── Material for the task ──

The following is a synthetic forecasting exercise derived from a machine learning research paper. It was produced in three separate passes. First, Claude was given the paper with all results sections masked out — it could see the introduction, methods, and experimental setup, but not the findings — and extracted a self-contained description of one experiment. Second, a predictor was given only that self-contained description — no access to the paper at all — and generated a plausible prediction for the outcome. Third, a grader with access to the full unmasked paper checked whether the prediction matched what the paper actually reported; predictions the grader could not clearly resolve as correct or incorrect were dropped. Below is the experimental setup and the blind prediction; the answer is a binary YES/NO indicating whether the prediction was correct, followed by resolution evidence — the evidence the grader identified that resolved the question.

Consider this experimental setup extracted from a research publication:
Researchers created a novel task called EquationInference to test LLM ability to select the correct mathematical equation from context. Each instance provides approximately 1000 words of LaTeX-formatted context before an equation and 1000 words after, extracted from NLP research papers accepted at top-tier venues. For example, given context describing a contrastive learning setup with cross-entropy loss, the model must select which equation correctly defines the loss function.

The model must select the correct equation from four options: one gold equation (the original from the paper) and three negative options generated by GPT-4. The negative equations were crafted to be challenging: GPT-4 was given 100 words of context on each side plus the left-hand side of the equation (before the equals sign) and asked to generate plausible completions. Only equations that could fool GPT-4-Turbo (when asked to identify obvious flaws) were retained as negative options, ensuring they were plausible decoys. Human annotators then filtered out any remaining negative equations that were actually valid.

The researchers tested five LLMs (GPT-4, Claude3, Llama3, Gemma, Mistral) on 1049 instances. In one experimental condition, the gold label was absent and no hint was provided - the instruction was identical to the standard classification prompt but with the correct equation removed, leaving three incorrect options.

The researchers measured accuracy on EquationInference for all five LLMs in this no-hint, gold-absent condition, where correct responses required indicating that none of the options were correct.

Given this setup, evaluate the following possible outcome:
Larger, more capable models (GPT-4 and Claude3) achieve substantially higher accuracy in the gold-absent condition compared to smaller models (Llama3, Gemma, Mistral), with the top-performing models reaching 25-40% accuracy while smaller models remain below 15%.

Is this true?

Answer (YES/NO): NO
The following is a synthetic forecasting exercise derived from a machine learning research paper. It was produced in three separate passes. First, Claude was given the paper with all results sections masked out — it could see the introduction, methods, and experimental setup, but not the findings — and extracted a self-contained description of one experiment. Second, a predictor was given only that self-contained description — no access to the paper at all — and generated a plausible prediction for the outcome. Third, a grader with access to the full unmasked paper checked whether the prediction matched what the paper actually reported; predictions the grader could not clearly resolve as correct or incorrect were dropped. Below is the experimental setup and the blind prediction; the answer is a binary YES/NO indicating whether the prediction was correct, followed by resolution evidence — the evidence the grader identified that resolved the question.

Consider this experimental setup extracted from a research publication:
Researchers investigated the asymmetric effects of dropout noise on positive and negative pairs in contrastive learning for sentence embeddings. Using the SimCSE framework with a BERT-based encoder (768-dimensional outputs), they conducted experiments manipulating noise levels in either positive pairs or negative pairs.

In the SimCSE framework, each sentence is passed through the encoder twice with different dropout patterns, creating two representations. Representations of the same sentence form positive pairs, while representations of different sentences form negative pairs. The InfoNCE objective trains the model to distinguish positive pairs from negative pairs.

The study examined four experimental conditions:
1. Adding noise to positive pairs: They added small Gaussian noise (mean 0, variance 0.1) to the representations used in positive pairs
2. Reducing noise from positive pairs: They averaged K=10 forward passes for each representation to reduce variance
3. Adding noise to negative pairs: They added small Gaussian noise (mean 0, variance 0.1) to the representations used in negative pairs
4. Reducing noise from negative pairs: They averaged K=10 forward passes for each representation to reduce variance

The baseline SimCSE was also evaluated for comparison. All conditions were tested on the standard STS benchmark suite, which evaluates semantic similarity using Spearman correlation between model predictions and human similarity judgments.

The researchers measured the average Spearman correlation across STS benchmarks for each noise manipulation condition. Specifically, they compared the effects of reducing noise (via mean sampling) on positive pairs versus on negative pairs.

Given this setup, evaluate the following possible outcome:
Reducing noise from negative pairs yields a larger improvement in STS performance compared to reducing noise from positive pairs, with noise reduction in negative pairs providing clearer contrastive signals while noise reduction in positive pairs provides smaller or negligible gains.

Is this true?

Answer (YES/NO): NO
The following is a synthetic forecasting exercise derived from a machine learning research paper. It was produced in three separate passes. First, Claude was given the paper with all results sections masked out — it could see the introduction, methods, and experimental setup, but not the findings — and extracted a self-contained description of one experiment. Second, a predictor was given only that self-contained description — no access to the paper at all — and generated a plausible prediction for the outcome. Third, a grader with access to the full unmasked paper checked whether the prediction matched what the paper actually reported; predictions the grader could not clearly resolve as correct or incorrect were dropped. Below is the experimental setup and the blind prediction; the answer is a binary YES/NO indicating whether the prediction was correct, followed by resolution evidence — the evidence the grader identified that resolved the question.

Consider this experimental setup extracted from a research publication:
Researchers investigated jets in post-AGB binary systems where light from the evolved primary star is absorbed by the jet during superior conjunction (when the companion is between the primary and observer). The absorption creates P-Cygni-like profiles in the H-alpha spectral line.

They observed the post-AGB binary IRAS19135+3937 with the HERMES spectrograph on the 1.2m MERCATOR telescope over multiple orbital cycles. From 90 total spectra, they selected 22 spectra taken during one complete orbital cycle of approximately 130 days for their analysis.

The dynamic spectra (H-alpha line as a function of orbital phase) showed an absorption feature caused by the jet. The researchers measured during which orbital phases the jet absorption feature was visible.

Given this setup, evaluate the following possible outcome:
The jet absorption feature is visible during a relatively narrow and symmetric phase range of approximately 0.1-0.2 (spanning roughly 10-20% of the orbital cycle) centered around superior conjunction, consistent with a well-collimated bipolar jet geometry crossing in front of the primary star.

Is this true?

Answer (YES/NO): NO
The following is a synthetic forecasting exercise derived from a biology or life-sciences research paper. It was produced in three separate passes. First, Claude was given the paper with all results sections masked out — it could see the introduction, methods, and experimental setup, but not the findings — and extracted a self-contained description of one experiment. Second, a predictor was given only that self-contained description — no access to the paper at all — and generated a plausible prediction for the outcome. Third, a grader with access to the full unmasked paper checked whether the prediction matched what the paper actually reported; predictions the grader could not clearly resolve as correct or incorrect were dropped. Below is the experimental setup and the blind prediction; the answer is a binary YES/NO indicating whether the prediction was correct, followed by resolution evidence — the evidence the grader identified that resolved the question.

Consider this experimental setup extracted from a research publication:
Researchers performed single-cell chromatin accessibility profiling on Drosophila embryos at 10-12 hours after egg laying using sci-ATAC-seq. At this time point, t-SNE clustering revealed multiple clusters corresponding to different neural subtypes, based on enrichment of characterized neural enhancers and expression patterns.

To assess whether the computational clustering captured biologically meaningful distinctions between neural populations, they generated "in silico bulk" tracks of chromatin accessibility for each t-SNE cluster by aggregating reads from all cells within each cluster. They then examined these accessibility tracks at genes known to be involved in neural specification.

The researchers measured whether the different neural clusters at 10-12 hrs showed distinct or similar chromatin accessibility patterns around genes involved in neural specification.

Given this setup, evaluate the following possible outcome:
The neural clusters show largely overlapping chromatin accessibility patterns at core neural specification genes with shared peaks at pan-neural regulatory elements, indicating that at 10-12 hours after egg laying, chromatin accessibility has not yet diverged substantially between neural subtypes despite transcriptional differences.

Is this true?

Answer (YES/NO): NO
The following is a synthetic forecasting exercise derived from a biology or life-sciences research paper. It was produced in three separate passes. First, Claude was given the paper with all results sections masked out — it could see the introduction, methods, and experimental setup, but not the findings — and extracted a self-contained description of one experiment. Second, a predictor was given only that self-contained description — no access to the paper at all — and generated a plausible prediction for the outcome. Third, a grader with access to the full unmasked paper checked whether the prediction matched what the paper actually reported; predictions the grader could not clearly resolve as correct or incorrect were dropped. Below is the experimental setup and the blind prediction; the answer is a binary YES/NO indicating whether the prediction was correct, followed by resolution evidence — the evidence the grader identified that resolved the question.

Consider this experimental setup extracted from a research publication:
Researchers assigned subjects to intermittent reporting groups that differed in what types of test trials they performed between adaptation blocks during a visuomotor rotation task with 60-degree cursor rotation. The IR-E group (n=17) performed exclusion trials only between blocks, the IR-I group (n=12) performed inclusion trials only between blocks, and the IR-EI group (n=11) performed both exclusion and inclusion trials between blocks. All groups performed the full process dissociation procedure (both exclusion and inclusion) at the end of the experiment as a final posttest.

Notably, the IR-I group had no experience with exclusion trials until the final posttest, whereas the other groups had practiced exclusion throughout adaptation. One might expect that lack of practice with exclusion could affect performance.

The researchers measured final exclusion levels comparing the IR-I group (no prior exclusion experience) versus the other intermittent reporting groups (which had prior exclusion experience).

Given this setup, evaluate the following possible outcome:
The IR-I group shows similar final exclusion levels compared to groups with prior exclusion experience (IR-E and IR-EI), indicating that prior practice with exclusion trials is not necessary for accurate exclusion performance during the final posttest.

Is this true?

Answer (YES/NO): YES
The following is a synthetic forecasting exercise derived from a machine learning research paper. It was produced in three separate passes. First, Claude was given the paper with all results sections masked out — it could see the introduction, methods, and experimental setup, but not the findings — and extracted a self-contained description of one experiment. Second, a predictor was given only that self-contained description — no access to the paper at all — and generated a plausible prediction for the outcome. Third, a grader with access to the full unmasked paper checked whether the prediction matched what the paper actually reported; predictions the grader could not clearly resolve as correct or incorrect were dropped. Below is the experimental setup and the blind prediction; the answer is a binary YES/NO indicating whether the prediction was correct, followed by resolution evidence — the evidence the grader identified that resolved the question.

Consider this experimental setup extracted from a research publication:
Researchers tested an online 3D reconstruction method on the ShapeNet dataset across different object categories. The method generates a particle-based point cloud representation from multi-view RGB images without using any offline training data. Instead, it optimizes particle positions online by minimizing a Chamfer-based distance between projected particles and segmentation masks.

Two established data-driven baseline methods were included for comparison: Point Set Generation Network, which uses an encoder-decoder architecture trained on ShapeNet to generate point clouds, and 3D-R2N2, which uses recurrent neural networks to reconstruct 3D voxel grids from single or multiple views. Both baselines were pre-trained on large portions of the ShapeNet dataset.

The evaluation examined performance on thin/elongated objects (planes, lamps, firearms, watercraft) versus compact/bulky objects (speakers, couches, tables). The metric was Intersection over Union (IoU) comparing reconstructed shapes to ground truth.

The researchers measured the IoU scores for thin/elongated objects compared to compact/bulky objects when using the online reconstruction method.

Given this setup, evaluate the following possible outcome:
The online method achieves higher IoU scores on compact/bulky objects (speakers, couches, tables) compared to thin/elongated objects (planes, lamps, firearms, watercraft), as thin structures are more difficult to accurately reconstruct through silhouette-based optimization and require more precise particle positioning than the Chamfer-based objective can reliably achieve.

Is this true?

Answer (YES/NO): NO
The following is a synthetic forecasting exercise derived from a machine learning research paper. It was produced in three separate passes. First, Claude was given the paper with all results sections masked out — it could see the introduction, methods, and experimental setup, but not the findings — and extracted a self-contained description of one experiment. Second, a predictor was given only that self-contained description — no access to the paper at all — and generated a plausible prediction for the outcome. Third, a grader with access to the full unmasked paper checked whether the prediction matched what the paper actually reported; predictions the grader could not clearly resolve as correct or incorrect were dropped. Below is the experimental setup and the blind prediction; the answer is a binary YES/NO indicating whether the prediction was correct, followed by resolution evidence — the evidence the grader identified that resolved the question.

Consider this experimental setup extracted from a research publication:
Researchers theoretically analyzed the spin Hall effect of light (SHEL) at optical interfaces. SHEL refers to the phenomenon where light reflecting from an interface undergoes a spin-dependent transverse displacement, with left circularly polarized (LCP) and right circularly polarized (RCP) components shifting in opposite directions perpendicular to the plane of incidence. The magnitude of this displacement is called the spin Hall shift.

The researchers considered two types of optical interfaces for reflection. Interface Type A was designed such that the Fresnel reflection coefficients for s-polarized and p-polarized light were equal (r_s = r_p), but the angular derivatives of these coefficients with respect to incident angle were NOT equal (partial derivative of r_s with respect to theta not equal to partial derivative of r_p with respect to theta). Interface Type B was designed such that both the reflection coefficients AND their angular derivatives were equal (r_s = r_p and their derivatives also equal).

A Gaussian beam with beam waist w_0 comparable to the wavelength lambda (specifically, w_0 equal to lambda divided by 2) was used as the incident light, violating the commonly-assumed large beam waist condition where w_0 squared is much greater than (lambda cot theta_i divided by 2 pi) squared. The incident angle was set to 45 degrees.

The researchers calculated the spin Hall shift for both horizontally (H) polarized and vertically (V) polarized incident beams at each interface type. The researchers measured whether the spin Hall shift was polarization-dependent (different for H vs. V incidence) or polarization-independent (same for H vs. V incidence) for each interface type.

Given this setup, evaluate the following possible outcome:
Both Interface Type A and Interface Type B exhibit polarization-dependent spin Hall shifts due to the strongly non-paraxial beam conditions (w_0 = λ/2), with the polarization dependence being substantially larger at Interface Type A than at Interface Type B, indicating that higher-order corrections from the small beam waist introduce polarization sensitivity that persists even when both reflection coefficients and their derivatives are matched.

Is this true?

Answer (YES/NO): NO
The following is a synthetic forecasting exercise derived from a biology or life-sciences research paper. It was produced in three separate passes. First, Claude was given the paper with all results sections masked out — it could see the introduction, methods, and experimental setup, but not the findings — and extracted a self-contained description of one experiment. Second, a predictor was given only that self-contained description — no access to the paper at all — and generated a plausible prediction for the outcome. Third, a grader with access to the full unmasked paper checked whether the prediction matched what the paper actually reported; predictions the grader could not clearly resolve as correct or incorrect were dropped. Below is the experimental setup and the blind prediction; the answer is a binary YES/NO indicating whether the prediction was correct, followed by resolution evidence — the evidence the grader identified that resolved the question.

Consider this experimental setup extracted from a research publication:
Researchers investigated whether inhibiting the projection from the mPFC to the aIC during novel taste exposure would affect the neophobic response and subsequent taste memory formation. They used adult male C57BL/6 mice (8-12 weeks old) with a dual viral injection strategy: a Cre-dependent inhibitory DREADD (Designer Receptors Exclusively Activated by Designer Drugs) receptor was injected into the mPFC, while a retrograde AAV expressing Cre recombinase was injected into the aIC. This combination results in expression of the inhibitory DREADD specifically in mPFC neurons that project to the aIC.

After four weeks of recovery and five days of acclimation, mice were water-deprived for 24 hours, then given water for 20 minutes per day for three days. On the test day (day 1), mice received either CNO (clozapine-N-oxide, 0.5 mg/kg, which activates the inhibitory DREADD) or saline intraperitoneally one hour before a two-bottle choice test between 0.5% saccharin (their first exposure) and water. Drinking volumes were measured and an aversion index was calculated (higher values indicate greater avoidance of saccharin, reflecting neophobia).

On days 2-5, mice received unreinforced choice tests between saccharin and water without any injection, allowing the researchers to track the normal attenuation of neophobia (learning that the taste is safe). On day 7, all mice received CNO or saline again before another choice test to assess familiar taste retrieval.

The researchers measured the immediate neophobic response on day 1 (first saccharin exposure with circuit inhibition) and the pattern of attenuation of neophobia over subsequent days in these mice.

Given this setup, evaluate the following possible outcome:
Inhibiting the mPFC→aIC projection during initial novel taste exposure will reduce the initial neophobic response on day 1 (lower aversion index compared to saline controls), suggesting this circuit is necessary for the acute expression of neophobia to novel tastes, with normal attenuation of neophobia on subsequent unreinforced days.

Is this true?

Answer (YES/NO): YES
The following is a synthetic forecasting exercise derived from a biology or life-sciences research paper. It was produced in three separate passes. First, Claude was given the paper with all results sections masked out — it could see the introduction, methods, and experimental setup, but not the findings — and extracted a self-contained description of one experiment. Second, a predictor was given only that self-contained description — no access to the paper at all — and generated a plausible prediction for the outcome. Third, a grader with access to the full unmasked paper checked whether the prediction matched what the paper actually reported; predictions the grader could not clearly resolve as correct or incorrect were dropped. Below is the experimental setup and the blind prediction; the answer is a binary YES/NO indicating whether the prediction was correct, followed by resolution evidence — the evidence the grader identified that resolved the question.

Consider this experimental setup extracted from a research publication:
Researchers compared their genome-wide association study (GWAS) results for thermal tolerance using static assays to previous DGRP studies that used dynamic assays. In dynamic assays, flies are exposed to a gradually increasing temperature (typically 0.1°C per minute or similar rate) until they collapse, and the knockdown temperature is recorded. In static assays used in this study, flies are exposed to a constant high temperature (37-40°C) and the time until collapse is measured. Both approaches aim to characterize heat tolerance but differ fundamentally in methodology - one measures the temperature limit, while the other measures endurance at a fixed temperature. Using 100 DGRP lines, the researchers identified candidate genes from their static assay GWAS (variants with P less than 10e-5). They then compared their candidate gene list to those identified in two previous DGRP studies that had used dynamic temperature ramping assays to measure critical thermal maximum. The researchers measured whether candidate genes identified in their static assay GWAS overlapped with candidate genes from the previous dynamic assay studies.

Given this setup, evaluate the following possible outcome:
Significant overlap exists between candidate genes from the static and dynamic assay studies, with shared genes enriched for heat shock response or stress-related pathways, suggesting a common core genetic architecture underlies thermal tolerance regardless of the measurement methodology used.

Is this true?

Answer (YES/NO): NO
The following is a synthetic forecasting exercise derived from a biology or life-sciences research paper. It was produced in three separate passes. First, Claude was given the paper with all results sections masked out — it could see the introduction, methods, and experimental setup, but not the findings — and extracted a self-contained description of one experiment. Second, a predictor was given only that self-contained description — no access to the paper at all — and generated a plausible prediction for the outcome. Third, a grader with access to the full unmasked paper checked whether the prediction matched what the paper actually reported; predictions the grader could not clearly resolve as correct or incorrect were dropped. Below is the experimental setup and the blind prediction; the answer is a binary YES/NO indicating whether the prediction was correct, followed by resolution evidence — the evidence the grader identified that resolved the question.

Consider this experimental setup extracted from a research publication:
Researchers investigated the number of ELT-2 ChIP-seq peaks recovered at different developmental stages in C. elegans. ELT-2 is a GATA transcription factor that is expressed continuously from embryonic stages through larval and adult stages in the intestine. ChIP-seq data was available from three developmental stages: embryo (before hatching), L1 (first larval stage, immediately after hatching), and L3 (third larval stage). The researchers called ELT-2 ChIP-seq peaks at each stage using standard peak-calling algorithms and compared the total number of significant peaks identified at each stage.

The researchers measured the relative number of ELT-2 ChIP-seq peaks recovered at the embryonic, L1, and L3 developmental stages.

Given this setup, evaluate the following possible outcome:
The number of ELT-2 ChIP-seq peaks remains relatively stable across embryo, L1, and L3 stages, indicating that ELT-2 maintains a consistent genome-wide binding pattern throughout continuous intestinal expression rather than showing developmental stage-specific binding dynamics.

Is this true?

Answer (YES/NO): NO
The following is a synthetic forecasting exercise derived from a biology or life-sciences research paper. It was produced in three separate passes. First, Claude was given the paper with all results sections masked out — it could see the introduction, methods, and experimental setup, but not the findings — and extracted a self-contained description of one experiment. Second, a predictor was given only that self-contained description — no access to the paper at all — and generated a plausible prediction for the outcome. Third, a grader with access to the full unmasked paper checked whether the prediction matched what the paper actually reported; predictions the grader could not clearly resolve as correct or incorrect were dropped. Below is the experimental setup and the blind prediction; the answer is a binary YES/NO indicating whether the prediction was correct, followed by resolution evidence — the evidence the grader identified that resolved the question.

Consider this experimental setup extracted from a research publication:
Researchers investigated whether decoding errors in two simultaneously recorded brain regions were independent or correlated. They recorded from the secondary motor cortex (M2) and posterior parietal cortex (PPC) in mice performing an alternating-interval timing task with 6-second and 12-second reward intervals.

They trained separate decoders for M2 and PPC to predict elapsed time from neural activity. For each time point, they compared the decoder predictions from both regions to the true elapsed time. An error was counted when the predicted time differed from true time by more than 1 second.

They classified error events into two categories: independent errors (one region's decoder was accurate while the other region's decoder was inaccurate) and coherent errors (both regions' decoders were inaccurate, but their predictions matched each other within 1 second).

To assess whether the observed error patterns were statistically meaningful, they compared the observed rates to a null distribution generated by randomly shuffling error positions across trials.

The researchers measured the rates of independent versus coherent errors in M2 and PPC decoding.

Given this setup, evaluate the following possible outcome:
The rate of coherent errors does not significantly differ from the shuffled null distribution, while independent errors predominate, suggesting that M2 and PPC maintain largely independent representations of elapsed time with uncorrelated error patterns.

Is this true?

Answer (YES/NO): NO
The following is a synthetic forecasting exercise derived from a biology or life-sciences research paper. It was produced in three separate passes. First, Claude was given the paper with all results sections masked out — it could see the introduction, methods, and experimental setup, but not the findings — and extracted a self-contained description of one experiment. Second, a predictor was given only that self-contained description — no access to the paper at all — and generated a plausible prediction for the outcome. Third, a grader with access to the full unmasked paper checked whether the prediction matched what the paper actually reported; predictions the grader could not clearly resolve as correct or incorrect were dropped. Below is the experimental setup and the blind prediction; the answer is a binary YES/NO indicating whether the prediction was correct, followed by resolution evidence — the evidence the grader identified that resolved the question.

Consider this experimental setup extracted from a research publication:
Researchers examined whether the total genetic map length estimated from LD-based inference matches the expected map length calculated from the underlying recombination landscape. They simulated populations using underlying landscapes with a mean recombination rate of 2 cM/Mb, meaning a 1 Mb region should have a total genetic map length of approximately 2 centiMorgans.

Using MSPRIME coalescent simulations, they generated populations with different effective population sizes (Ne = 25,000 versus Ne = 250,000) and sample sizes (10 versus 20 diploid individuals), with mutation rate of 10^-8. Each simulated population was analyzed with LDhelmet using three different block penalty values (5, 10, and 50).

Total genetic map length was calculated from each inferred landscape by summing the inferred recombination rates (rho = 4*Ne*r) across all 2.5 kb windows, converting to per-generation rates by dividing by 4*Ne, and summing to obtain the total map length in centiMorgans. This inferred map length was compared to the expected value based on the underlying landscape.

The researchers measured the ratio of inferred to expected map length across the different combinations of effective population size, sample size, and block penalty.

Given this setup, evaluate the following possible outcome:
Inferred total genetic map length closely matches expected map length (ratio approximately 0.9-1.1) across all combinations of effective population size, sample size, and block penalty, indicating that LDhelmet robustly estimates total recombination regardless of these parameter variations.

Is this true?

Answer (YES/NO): NO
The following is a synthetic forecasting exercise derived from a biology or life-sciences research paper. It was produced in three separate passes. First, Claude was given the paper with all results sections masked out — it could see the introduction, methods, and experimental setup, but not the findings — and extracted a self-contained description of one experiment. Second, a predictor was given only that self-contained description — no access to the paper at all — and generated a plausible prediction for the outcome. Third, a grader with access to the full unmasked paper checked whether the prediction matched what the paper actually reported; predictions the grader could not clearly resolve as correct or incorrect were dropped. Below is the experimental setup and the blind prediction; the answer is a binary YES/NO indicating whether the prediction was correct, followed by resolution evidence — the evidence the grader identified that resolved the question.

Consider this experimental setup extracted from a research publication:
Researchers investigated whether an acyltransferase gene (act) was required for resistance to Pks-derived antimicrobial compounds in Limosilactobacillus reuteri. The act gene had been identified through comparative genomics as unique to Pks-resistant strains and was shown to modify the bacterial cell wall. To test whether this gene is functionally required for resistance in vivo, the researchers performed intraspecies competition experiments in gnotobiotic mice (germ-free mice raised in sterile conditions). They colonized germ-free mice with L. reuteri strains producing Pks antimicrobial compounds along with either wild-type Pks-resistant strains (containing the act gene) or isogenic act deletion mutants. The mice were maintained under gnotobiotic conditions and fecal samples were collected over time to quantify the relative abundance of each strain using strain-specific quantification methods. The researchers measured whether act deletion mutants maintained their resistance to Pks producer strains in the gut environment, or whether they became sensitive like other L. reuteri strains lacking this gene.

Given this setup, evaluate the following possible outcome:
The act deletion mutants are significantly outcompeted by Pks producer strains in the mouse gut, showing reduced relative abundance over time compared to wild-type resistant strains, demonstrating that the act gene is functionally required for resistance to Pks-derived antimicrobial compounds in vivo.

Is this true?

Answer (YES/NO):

───

Required action: Within this listing, how many lines hold "primary"? Give the number alone.

Expected answer: 2